- _Cosa farai_:
1. Elenca tutti gli importi espressi in miliardi che compaiono nel brano sulla ZES.
2. Trascrivi parola per parola il brano sulla ZES da "C’è poi l’estensione" fino a "ancora da costruire." incluso.

- _Brano fornito_:
-*-

I conti della ZES e la realtà della spesa

La cifra dei “27 miliardi” non sta in un consuntivo pubblico: è una stima di impatto complessivo (diretto-indiretto-indotto) confezionata da consulenze e rilanciata da Palazzo Chigi. Nei conti, quelli che si pagano, il 2024 registra 2,551 miliardi di credito d’imposta riconosciuto per 6.885 domande. Per il 2025 le prenotazioni superano i 22 miliardi, ma il plafond effettivo è attorno ai 2,2-2,3 miliardi: significa overbooking, graduatorie, tagli. La Corte dei Conti, nel giudizio sul Piano strategico approvato solo a inizio 2025, parla di «potenzialità da consolidare» e di governance da irrobustire. È la distanza tra lo slogan del “giro d’affari” e la cassa disponibile.

C’è poi l’estensione dell’incentivo a Marche e Umbria, politicamente spendibile, economicamente ambigua: se le risorse non crescono in proporzione, l’intensità dell’aiuto nel perimetro storico del Mezzogiorno si diluisce. Infine, gli “oltre 45 miliardi” rivendicati sugli Accordi di coesione sono impegni amministrativi del Fondo sviluppo e coesione 2021-2027 (78,1 miliardi complessivi), non cantieri. I report MEF di aprile 2025 classificano molte linee “in fase iniziale”: significa che la spesa vera è ancora da costruire.

Sud: crescita congiunturale, divari strutturali

Meloni scrive che il Sud «non è più fanalino di coda ma locomotiva». È successo nel 2024, con un Pil meridionale leggermente sopra la media nazionale (+0,9% contro +0,7%) grazie alla spinta del PNRR. Ma le stime 2025 ribaltano il cartello: Sud più lento del Centro-Nord. La Banca d’Italia (QEF 951/2025) lo riassume con freddezza: produttività bassa, capitale per addetto insufficiente, infrastrutture materiali e digitali incomplete, credito più caro e selettivo. Senza una correzione di struttura, la convergenza non parte.

-*-

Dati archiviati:
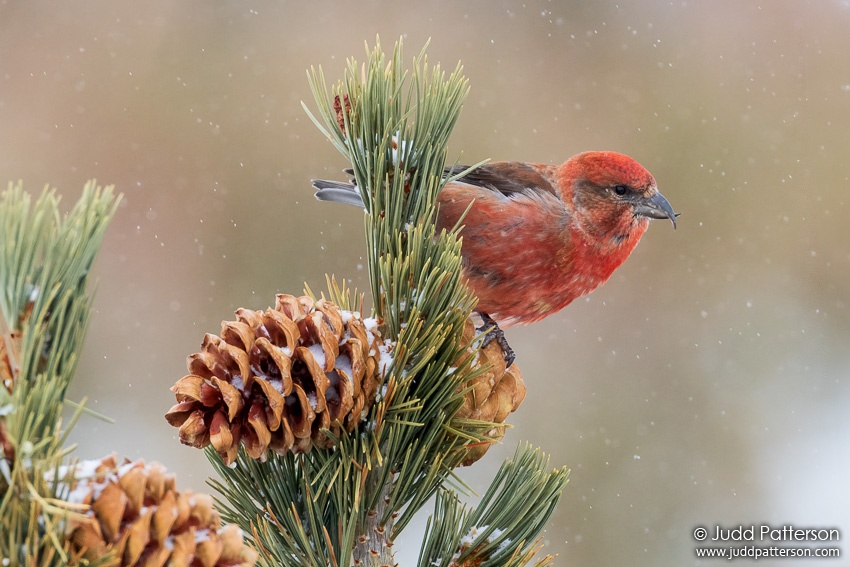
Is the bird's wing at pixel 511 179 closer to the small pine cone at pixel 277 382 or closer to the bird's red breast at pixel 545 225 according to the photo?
the bird's red breast at pixel 545 225

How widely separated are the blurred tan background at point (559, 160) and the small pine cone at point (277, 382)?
1989mm

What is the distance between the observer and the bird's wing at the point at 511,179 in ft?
4.76

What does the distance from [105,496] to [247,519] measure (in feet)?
1.08

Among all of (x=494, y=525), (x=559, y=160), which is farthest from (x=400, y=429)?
(x=559, y=160)

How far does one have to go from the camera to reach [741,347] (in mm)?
2916

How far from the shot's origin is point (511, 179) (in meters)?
1.47

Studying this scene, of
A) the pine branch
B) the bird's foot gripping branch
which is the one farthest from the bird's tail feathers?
the pine branch

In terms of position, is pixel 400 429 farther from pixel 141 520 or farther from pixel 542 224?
pixel 542 224

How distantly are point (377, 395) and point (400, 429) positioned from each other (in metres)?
0.04

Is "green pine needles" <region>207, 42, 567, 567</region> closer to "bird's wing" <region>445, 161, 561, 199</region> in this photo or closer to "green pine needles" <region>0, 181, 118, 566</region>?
"green pine needles" <region>0, 181, 118, 566</region>

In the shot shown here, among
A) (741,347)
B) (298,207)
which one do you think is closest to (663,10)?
(741,347)

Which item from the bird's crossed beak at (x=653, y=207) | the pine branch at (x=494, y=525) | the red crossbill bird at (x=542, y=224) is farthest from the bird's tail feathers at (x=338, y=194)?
the pine branch at (x=494, y=525)

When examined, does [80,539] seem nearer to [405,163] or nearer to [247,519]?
[247,519]

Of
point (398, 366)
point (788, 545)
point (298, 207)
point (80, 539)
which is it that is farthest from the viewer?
point (298, 207)
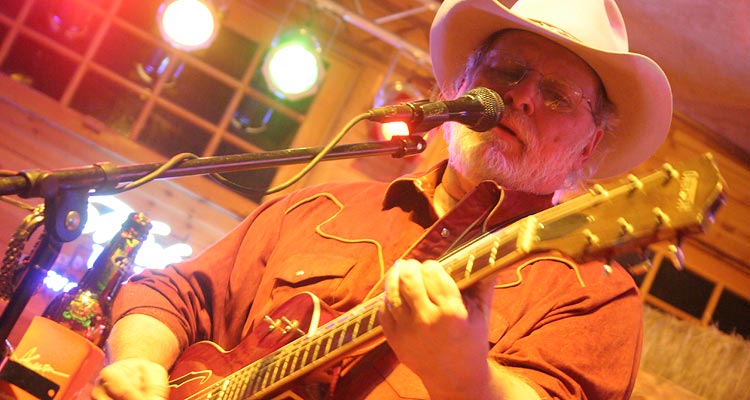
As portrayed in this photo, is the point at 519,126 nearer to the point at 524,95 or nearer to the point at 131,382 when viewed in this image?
the point at 524,95

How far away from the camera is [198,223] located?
5.64 metres

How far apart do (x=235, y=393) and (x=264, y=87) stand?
15.6ft

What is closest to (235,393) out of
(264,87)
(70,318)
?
(70,318)

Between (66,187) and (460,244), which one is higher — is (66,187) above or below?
below

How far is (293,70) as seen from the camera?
5242 mm

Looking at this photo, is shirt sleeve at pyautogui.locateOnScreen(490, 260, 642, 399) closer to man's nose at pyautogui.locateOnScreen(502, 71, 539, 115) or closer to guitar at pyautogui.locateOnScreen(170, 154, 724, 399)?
guitar at pyautogui.locateOnScreen(170, 154, 724, 399)

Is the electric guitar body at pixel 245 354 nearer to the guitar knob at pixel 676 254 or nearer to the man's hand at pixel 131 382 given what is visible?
the man's hand at pixel 131 382

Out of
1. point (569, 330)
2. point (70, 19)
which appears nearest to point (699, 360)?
point (569, 330)

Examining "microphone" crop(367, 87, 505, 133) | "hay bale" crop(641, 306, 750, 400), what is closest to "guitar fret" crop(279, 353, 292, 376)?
"microphone" crop(367, 87, 505, 133)

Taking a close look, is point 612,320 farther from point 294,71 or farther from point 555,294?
point 294,71

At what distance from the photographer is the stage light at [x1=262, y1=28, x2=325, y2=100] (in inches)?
206

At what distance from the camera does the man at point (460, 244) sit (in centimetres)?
143

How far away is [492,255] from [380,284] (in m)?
0.44

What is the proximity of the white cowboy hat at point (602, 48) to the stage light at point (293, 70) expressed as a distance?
2645 millimetres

-*-

- _Risultati per attività_:
1.
- 27 miliardi
- 2,551 miliardi
- 22 miliardi
- 2,2-2,3 miliardi
- oltre 45 miliardi
- 78,1 miliardi

2.
C’è poi l’estensione dell’incentivo a Marche e Umbria, politicamente spendibile, economicamente ambigua: se le risorse non crescono in proporzione, l’intensità dell’aiuto nel perimetro storico del Mezzogiorno si diluisce. Infine, gli “oltre 45 miliardi” rivendicati sugli Accordi di coesione sono impegni amministrativi del Fondo sviluppo e coesione 2021-2027 (78,1 miliardi complessivi), non cantieri. I report MEF di aprile 2025 classificano molte linee “in fase iniziale”: significa che la spesa vera è ancora da costruire.